Parenting

What If Something Happens To My Only Child?

by Erin Tharp
Feet of a young child in light green sneakers on the street
David Pereiras / Shutterstock

What if something happens to her?

This question asked by a drunken wife at my husband’s work Christmas party put a voice to my greatest unknown fear.

See, my husband and I had been married for four years when we decided we were ready to add to our family, five years later it was still just us. After nine and a half years of miscarriages and treatments, we finally welcomed a perfect baby girl with curly hair and porcelain skin into our little world.

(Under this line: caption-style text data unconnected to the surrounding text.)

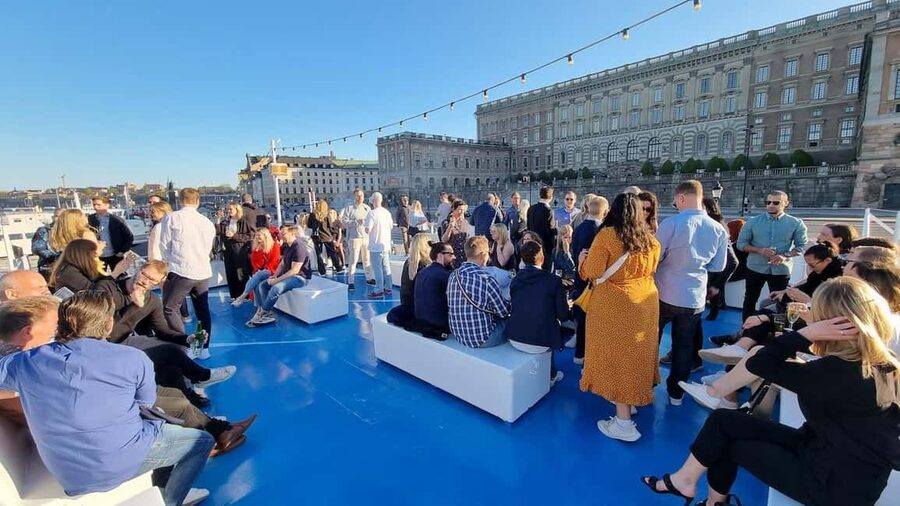Stockholm All-You-Can-Eat Shrimp or Tacos Cruise & Livemusic - Who This Cruise Fits Best (And Who Should Think Twice)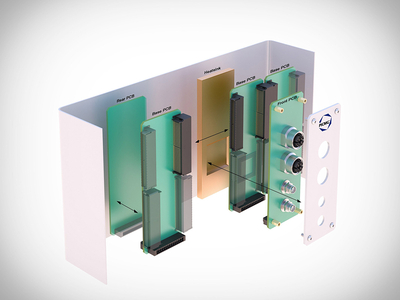 ept connectors selected for the new PICMG® Modblox7 specification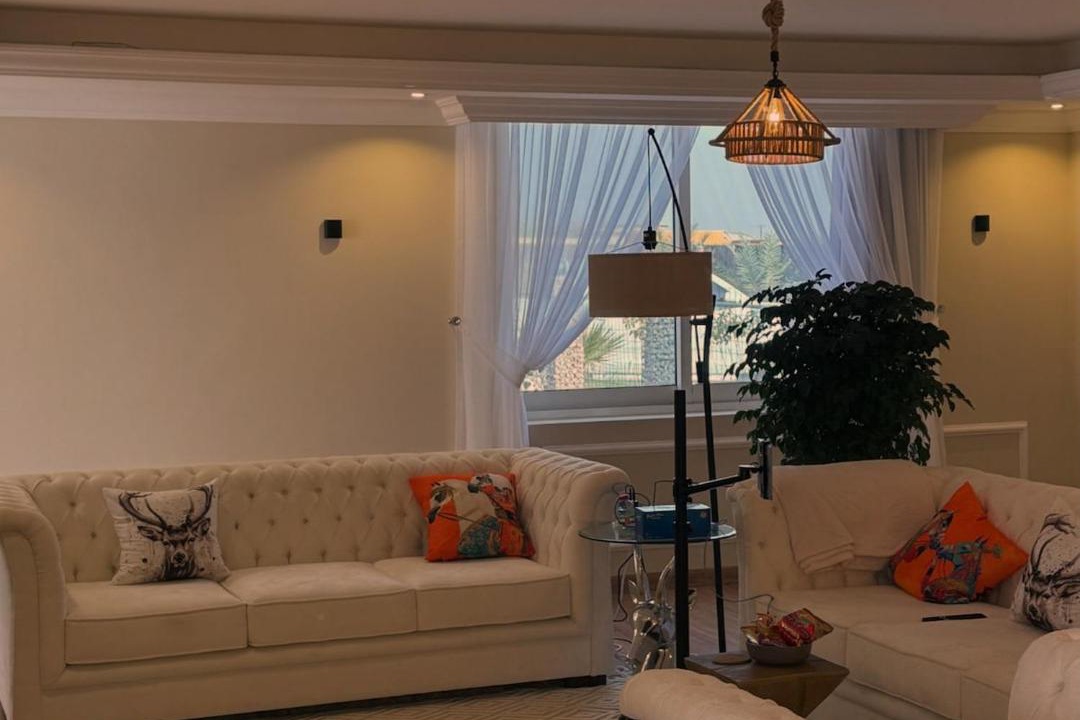 Photo of Livingroom in Al Ain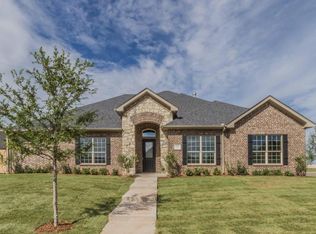 6500 Lauren Ashleigh Dr, Amarillo, TX 79119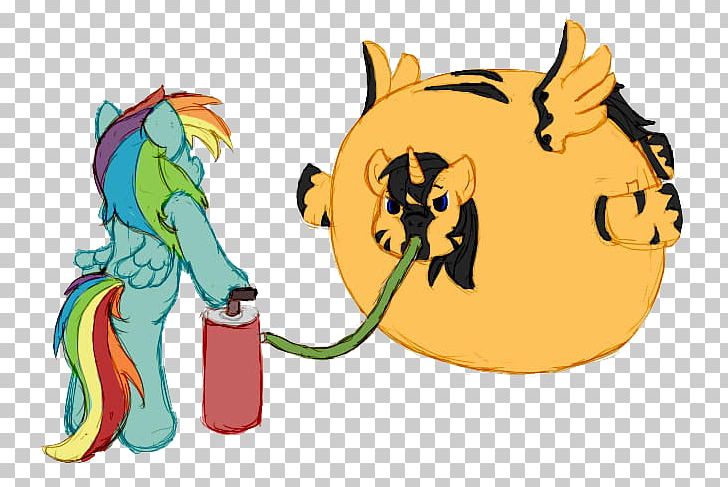 Cat Pony Horse Rainbow Dash Art PNG, Clipart, Art, Artist, Canidae, Carnivoran, Cartoon Free PNG Download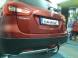 Tažné zařízení Suzuki SX4 (S-Cross) / Vitara (15-), vertikální,od 2013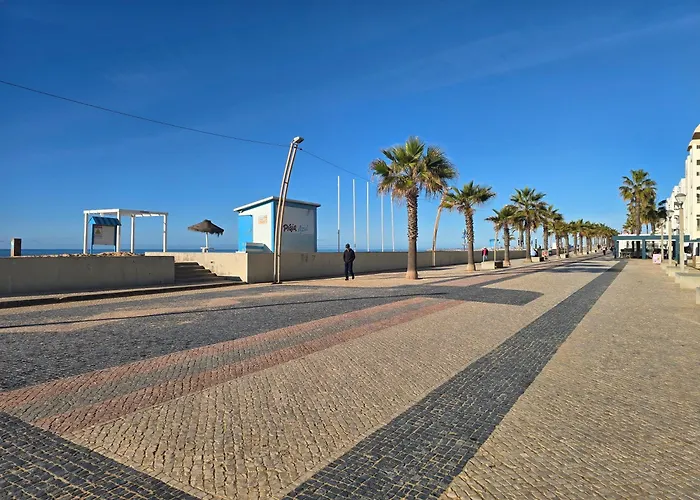 Modern - Avenida Mar 1 - 150 Mts Da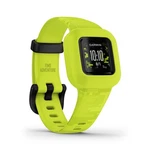 Smartwatch Garmin Vivofit Jr. 3 Camo Green New. Fixed Price $209.42.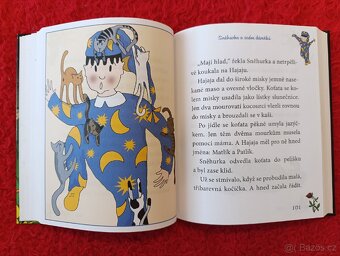 KDE JE DOMA HAJAJA - Milena Lukavská - 9
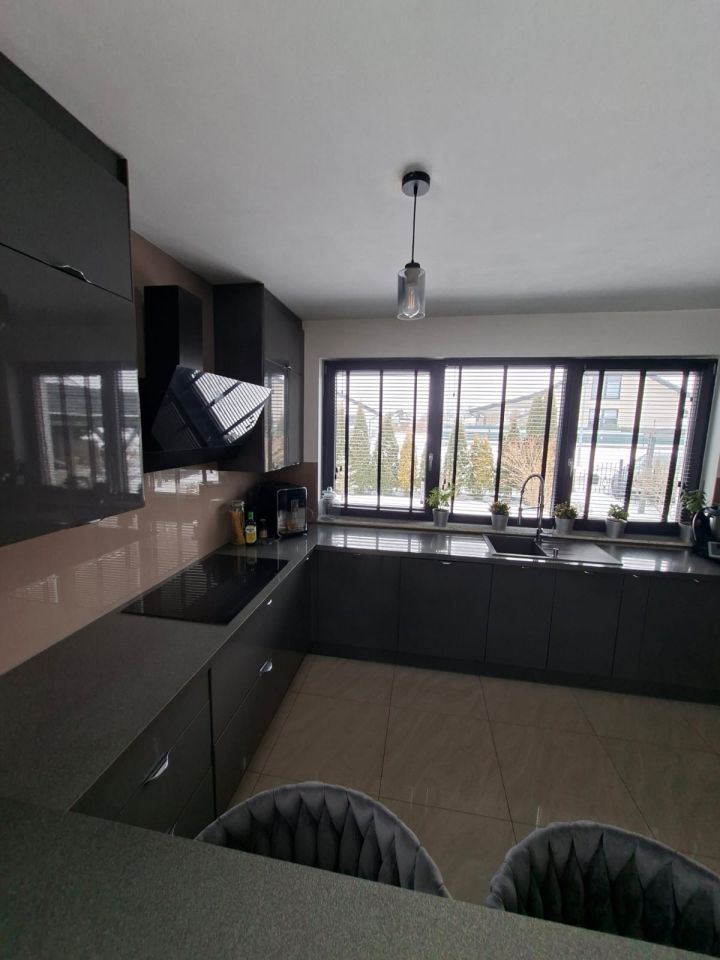 dom wolnostojący, 5 pokoi Krępa Słupska, ul. Poziomkowa. Zdjęcie 13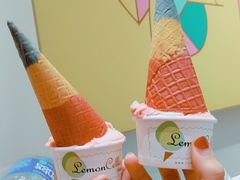 -柠檬车露(卖草地店)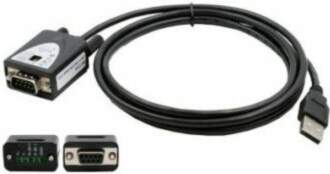 Kabel USB Exsys USB-A - USB-A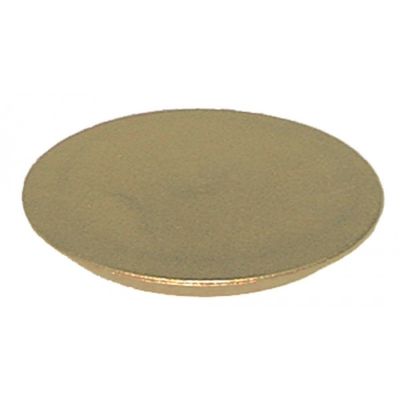 Capac arzator tip D, ø 80 mm - 105081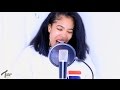 Rihanna Love On The Brain Cover | Sing-A-Thon Day 5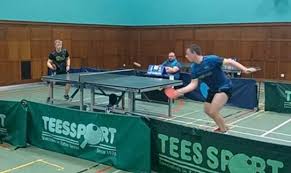 Image result for Halton Table Tennis Club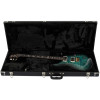 PRS Custom 24 10 Top Cobalt Smokeburst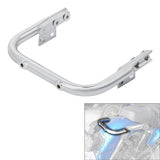 TCMT License Plate Support Mount Bracket Fit For Harley Touring '97-'08 - TCMT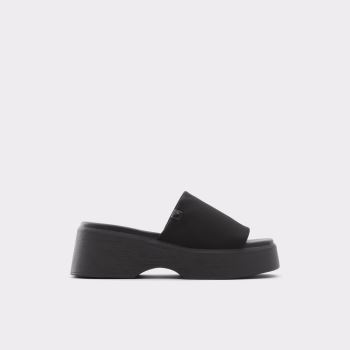 Aldo Yassu Sandaler Dam Svarta | kJKv9wg1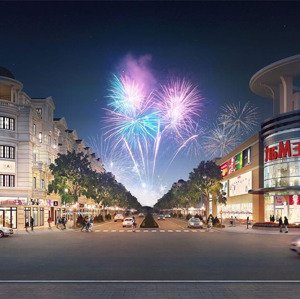 chính chủ cho thuê nhà phố thương mại cityland park hills - căn góc đẹp 2 mt 5 lầu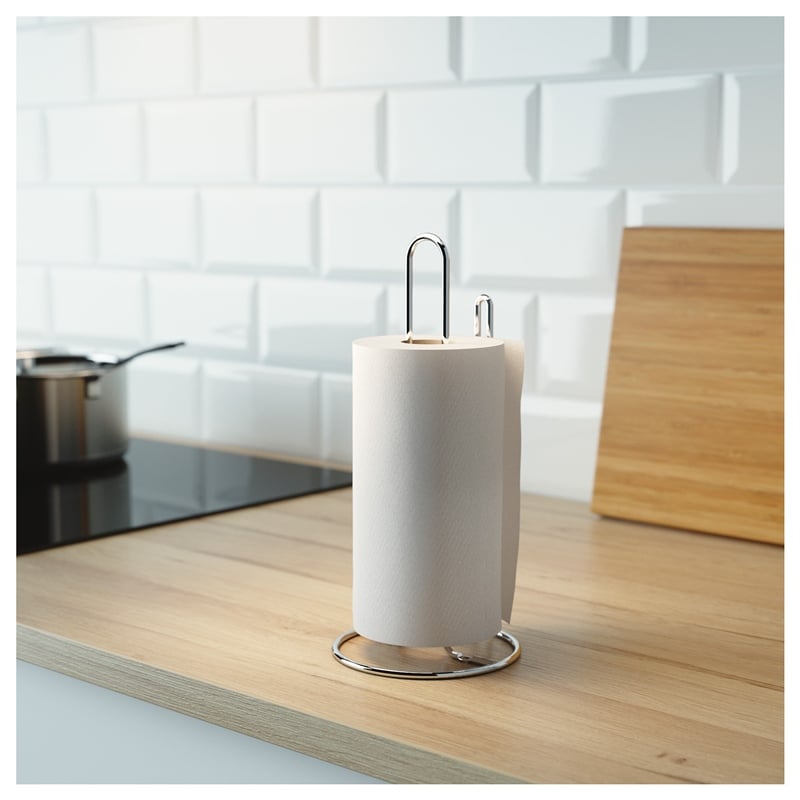 Ikea Torkad Çelik Havluluk 00208670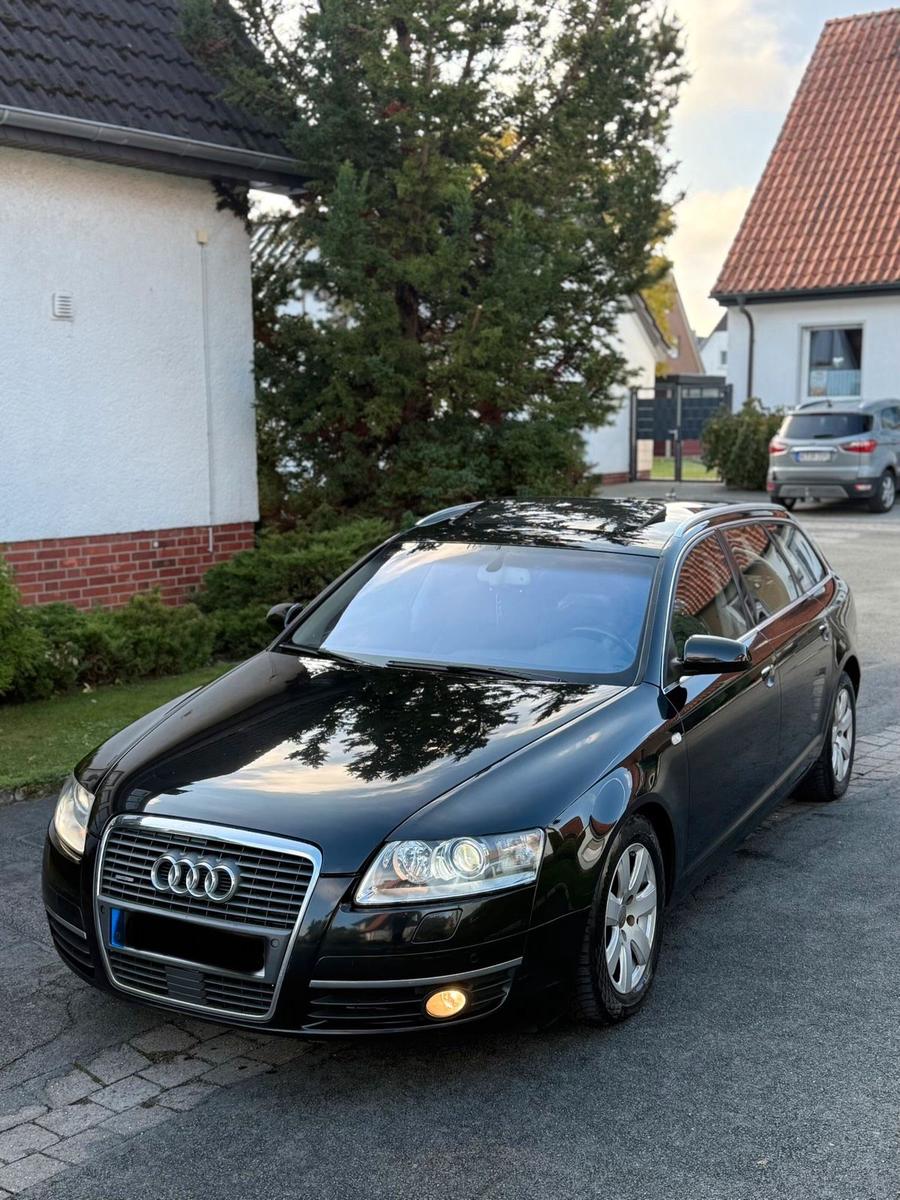 Audi Quattro 2007 — photo 7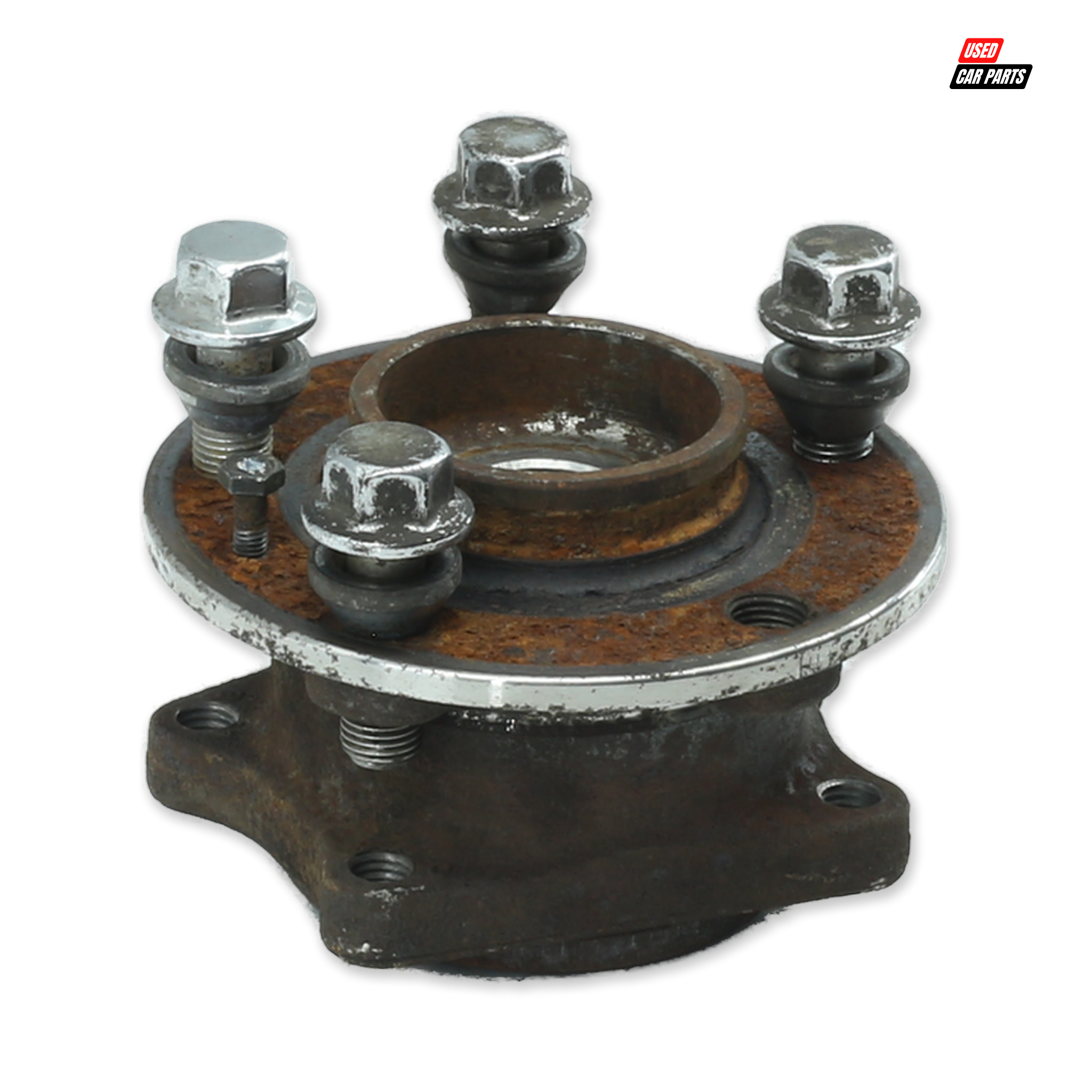 Used Volvo XC90 D5 Geartronic AWD 2012 Passengers Side Rear Wheelhub (Part Number 353241H)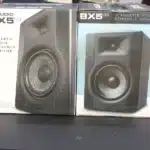 M-Audio BX5 D3 studio monitor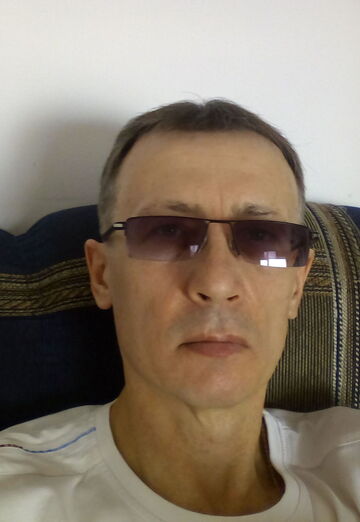Моя фотография - Yevgeniy, 55 из Прокопьевск (@yevgeniy197)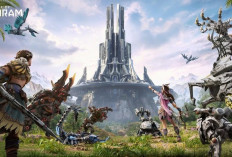 Sony Gugat Tencent, Tuduh Light of Motiram Jiplak Horizon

One year later, I was diagnosed with Cushing’s syndrome and was told that I would have to have surgery to remove a macroadenoma from my pituitary cavity and would never be able to carry another baby to term.

The moment it came out of my doctor’s mouth, I started the process of convincing myself that I was OK with that. I was 34 and had struggled so much with having my little girl that I honestly thought I would be fine. After all, my doctor said the surgery would help me lose the 30 pounds of extra baby weight, and I’d never have a visit from Aunt Flo again. I convinced myself this was a good trade-off.

But then, at a dinner party shortly after getting the news, she said it. The conversation started out innocent enough. She simply asked when we were going to have another one, and I smiled and politely said we were blessed with a perfect child and didn’t need anymore. Then, she said the one sentence that I had been pushing down in my mind for weeks, “What if something happens to her?” I had no answer. I literally stood there speechless until her husband, embarrassed, pulled her away.

That night on the way home, I told my husband what had happened, and in true hero fashion, he was furious and threatened to kill her and her family. But then I asked him,Seriously, what would we do?”

Essentially he dismissed it as something she only said because she had drank a few too many martinis. “It’s a stupid question,” he said.

But, the fact is, to me her question was valid—it had merit. What if something did happen to our daughter? What would we do? How would we act? Would we join together and become closer? Or, would we slowly drift apart? Would we go back to the life we once had? Because our pre-baby life had not been bad; it had actually been pretty wonderful. We’d traveled and been nomads and played and laughed and both established ourselves in the world as what we believed to be adults. But, life after her was so much better, and I honestly didn’t know how to even think about a world without her in it.

The next few months were hard as I tried to deal with this new knowledge. Every time we went out, I worried that we’d have a car wreck. I came up with possible rescue scenarios every time we drove over a bridge or approached train tracks. I silently obsessed over her safety, and I’ll admit I became a little more helicopter-like than I wanted to be, but I was good at hiding it—so good, in fact, that no one, not even my husband, suspected anything was wrong. For him, the issue was closed. That woman said something drunkenly stupid, and her husband sent us out to a nice dinner to apologize—case closed, done.

For me, though, I just couldn’t shake the nagging thought that now that possibility of my daughter leaving us was out there, wide open, for the world to see.

Looking back, I suspect that the world probably already knew this. Actually, I think all parents know this (but if it hadn’t occurred to you yet, I am genuinely sorry to bring it up), and I wonder, is it really any easier for parents who have multiple children? Does the worry just suddenly go away when the second arrives, or does it just spread out, like the stomach bug, to attack the whole brood?

I don’t know, and I personally never will. But, I do know that now as I watch my daughter growing and becoming more confident, I feel more secure in her ability to not believe that she really could fly if she jumped off the roof and that generally she’s at least safer from her own harm.

She’s 5 now, and it’s still impossible to imagine a life without her, but how am I really doing? Well, I do still drive like a grandma, according to my husband anyway, and I still smell test everything she eats in front of me. But, the overall panic is gone and has been replaced with joy. I feel joy that I was gifted with this miracle before I lost my pituitary gland and joy that despite that loss I can still enjoy my miracle because she’s here. And there’s the joy that I still don’t know the answer to that horrible question, and I pray that I never do.